A Step Towards Scalable High-Content Organ-on-Chip Technologies
Reposted from the Centre for Research and Applications in Fluidic Technologies (CRAFT).
In a recent publication, Professor Milica Radisic and her colleagues reported important technological advances towards the development of scalable and high-data-content heart-on-chip devices, which have the potential to revolutionize drug discovery and disease modelling.
Organ-on-chip technologies, which are human microtissue models hosted on plastic microfluidic devices, represent a promising alternative approach to animal testing that could accelerate the pace and increase the productivity of drug development pipelines. For this to become a reality, researchers need to be able to comprehensively profile a multitude of the microtissue’s functions and behaviours to appropriately benchmark disease phenotypes or the effects of new drug candidates.

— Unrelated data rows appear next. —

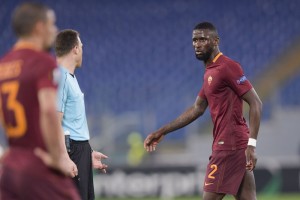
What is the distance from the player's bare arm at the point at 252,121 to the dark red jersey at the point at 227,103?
9 centimetres

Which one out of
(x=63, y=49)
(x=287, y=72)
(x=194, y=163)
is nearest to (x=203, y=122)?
(x=194, y=163)

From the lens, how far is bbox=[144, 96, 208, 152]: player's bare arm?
7094mm

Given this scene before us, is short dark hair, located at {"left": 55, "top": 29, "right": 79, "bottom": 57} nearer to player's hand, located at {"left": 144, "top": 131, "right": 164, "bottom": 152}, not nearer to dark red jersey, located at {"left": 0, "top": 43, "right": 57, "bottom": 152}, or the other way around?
player's hand, located at {"left": 144, "top": 131, "right": 164, "bottom": 152}

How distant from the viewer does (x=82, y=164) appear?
21.1 feet

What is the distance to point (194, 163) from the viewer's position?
14.2 meters

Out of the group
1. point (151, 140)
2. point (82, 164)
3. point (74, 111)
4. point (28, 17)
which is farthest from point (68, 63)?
point (28, 17)

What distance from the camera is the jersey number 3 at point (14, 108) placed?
3932 mm

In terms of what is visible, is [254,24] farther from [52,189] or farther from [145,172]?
[52,189]

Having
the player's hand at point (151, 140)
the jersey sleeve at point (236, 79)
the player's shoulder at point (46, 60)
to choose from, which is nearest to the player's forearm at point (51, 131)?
the player's shoulder at point (46, 60)

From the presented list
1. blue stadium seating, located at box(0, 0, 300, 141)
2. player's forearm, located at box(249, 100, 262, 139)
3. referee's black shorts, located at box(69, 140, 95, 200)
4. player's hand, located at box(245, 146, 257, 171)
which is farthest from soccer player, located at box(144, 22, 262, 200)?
blue stadium seating, located at box(0, 0, 300, 141)

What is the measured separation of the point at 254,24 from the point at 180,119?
11.7 meters

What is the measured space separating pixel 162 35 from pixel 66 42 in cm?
1241

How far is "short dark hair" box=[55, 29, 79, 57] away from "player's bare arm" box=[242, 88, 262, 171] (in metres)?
1.59

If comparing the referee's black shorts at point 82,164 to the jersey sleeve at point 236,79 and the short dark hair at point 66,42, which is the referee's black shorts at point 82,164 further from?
the jersey sleeve at point 236,79
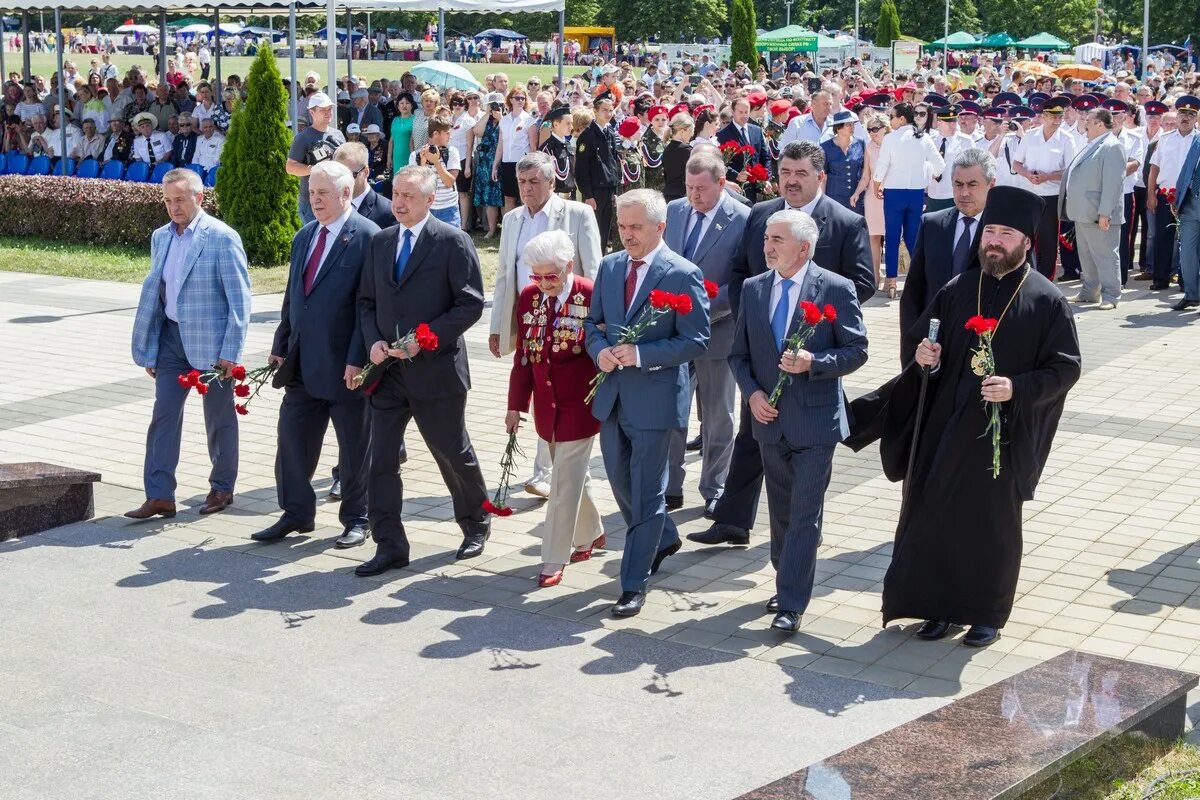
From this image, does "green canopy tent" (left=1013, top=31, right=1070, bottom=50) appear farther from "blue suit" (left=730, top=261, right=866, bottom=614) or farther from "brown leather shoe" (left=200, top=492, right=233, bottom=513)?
"blue suit" (left=730, top=261, right=866, bottom=614)

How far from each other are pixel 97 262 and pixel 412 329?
11962 mm

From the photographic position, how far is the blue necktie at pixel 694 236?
28.6 feet

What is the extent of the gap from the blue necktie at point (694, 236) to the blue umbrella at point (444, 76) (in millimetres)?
16851

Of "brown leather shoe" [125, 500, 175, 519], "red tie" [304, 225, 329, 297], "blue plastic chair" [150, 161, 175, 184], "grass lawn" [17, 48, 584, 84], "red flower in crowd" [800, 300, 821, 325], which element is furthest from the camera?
"grass lawn" [17, 48, 584, 84]

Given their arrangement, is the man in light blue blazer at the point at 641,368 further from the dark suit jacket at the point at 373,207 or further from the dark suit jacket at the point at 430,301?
the dark suit jacket at the point at 373,207

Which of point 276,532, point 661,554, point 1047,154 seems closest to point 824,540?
point 661,554

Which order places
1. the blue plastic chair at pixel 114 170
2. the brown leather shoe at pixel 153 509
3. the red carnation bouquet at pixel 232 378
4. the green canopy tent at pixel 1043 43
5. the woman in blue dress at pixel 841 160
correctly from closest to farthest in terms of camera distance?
the red carnation bouquet at pixel 232 378
the brown leather shoe at pixel 153 509
the woman in blue dress at pixel 841 160
the blue plastic chair at pixel 114 170
the green canopy tent at pixel 1043 43

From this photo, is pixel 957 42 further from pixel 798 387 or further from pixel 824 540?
pixel 798 387

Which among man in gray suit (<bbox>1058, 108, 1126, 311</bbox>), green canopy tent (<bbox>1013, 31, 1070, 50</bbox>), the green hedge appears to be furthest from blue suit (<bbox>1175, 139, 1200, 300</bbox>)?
green canopy tent (<bbox>1013, 31, 1070, 50</bbox>)

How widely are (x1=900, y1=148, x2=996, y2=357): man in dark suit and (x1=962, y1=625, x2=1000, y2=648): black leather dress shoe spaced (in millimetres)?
1532

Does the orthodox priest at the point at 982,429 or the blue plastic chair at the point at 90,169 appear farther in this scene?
the blue plastic chair at the point at 90,169

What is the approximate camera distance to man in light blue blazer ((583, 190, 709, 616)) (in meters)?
7.05

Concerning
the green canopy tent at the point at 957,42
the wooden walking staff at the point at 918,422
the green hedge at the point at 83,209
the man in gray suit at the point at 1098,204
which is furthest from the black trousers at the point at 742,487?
the green canopy tent at the point at 957,42

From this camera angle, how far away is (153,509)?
8.66 meters
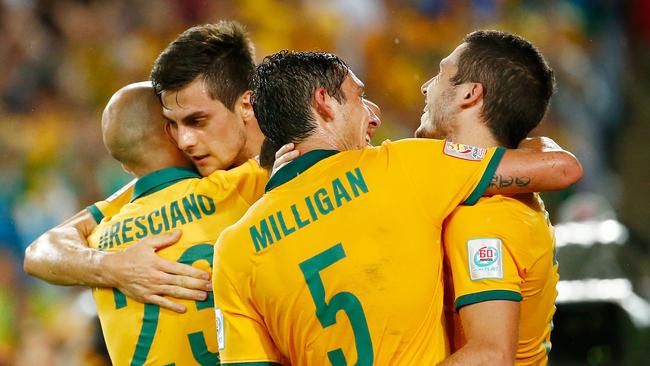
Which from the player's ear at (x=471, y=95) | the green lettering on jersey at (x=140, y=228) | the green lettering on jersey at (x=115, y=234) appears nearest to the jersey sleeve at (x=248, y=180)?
the green lettering on jersey at (x=140, y=228)

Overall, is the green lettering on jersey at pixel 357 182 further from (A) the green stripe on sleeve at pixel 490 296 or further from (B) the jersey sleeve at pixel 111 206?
(B) the jersey sleeve at pixel 111 206

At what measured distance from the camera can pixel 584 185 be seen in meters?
10.0

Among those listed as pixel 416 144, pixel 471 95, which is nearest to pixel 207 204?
pixel 416 144

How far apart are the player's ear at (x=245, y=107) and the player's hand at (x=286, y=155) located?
743mm

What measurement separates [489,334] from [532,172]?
1.75 feet

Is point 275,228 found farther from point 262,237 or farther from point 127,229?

Dr. Qinghua Wu, a postdoctoral fellow in the Radisic lab, led the development of the first heart-on-chip platform with integrated hardware to measure key physiological properties of human heart muscle. This hardware includes: soft 3D microelectrodes that non-invasively measure electrophysiological signals at high resolution; elastic microwires made from thermoplastic elastomers and quantum dots that record tissue contraction in real time; and carbon electrodes to induce paced tissue contractions (‘beating’). In addition, to accelerate the speed and volume of chip fabrication, microelectrodes and microwire were 3D printed directly into the chips.
The newly reported heart-on-chip platform shows how Prof. Radisic and her colleagues are addressing two major unmet needs—scalability and high-throughput functional readouts—for the translation and widespread adoption of all organ-on-chip technologies for disease research and drug discovery.
Wu Q, Zhang P, O’Leary G, Zhao Y, Xu Y, Rafatian N, Okhovatian S, Landau S, Valiante TA, Travas-Sejdic J, Radisic M. Flexible 3D printed microwires and 3D microelectrodes for heart-on-a-chip engineering. Biofabrication. 2023 Jun 22. doi: 10.1088/1758-5090/acd8f4.